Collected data

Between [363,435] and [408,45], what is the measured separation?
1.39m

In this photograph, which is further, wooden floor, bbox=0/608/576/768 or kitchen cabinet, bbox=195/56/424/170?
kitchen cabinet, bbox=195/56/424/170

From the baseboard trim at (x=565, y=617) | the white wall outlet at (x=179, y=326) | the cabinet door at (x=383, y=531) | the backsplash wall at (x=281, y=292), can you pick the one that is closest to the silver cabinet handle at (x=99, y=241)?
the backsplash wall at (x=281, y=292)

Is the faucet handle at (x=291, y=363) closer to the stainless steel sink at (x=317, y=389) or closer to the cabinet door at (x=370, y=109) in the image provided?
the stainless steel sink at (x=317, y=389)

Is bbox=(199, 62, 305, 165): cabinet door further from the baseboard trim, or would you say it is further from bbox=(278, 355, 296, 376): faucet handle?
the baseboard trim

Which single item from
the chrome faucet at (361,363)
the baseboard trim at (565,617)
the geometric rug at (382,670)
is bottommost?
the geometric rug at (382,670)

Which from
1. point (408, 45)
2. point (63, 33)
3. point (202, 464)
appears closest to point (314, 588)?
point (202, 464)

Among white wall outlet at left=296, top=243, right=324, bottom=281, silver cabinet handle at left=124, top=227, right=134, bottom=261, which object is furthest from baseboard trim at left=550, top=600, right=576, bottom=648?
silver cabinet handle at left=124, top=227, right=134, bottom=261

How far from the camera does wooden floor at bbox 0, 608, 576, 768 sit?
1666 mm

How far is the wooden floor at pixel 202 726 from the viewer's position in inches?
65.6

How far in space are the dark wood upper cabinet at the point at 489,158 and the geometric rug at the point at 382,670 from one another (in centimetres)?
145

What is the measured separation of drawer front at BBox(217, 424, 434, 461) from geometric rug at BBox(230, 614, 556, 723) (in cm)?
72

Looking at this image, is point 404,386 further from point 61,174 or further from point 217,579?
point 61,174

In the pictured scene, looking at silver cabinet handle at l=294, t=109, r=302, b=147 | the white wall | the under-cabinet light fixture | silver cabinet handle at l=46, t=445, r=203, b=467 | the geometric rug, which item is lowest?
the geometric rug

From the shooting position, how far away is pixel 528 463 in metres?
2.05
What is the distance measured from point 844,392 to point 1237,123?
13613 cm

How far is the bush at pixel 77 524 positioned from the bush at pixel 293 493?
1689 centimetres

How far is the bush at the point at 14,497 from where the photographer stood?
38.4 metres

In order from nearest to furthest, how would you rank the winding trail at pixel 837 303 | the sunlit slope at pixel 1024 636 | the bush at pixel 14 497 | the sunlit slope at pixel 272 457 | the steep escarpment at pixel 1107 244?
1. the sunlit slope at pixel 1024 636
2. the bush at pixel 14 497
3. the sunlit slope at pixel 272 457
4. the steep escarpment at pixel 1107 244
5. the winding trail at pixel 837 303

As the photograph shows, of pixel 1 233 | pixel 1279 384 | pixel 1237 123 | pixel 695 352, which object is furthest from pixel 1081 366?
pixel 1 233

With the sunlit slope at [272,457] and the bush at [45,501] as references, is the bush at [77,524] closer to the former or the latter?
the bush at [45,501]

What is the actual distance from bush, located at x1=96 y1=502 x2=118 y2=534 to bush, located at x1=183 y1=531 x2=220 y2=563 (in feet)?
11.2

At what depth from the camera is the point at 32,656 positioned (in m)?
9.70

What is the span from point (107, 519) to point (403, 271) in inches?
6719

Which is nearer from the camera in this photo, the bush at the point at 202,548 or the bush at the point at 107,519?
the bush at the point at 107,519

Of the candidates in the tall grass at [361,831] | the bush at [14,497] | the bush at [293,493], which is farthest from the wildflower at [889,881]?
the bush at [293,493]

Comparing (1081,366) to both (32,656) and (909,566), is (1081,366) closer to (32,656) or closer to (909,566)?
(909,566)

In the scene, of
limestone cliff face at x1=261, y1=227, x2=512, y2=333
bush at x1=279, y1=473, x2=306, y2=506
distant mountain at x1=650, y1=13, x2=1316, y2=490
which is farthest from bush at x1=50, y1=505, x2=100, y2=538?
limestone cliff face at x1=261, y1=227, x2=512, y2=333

**GOAL OF THE EXERCISE**.
Please rewrite the part of the items that opens with the line containing "How far is the bush at pixel" and closes with the line containing "38.4 metres", both lines included. Keep the requests unchanged, and multiply each distance in the answers by 1.8, rounding to the same number of decimal places as the original and rounding halves up.

**SOLUTION TO THIS PROBLEM**.
How far is the bush at pixel 77 524 positioned from the bush at pixel 293 493?
3040 centimetres

How far is the bush at the point at 14,497 from where the photographer stood?
69.1 metres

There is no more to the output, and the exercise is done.